Work to complete:
a - In the blog post about Microsoft's Open Specification Promise, what name have other companies used for similar commitments?
b - Rewrite the records, everything from the line containing "How much distance" down to the line containing "58.6 inches", with "shopping bag" changed to "grocery bag" and all else left as it is.

Text extract:
▬▬▬▬▬▬▬▬▬▬

Open Specification Promise

***Updated with links at end***

***Updating again with more links***

It would seem that I needed some impetus to get out of my summer blogging slump. Or as some would point out, my chronic condition of inconsistent blogging. I would venture a guess that I am not unique in my blogging patterns.

Today we announced the availability of Microsoft's Open Specification Promise. This is a simple set of text (less than one page) that is an irrevocable promise to anyone in the world that MS will not sue them for the use of MS patents in an implementing (partially or fully) a covered specification. Full stop. Other companies have gone down this path and have called them Covenants Not To Sue (or CNS) or other such names. Ours is a promise, and it is irrevocable so we named it as such.  

I have been involved with the team working on this for many months, and it is a great next addition to the spectrum approach we have for intellectual property. For 5 years now we have been steadily walking down a path of increasing transparency and expanding the availability of MS IP assets to the community. There has been much speculation around our motives for doing this at each step (usually conspiracy theorists who hold that every step we are taking has some nefarious purpose) - yet we have not deviated from our intent to think creatively about intellectual property.

▬▬▬▬▬▬▬▬▬▬

Stored rows:
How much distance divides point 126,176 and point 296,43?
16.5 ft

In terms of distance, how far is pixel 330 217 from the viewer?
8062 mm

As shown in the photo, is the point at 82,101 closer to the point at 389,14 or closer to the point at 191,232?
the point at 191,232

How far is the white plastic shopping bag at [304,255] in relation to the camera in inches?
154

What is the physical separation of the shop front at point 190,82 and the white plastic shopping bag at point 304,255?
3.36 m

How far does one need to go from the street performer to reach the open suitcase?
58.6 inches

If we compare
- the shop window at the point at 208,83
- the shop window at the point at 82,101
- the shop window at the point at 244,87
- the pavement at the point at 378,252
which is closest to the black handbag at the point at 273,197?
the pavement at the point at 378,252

▬▬▬▬▬▬▬▬▬▬

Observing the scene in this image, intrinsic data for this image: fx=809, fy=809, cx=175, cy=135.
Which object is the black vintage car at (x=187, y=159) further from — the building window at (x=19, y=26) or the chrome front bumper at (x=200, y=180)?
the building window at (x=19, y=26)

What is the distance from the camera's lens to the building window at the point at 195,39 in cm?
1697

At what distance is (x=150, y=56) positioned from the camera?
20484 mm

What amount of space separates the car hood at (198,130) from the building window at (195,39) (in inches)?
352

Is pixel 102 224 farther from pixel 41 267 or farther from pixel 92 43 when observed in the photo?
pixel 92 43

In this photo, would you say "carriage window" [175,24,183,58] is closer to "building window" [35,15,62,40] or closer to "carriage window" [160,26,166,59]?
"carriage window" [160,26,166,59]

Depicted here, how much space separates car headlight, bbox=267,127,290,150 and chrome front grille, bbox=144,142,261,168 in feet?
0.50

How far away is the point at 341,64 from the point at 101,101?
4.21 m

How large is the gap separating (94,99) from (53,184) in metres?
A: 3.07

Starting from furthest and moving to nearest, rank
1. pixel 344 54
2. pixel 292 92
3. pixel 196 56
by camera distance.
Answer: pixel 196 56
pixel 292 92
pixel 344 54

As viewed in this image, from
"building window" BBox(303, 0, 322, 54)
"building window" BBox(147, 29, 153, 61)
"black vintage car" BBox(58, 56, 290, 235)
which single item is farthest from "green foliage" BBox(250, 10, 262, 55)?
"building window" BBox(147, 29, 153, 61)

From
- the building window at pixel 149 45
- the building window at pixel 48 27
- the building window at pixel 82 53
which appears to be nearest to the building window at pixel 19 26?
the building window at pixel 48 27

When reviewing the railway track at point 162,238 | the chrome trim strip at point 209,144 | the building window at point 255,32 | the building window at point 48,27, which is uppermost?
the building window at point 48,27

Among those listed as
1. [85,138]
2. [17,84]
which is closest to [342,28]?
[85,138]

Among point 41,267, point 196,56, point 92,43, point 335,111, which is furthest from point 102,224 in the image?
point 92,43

▬▬▬▬▬▬▬▬▬▬

Task-by-task solutions:
a - Covenants Not To Sue (CNS)

b -
How much distance divides point 126,176 and point 296,43?
16.5 ft

In terms of distance, how far is pixel 330 217 from the viewer?
8062 mm

As shown in the photo, is the point at 82,101 closer to the point at 389,14 or closer to the point at 191,232?
the point at 191,232

How far is the white plastic grocery bag at [304,255] in relation to the camera in inches?
154

What is the physical separation of the shop front at point 190,82 and the white plastic grocery bag at point 304,255?
3.36 m

How far does one need to go from the street performer to reach the open suitcase?
58.6 inches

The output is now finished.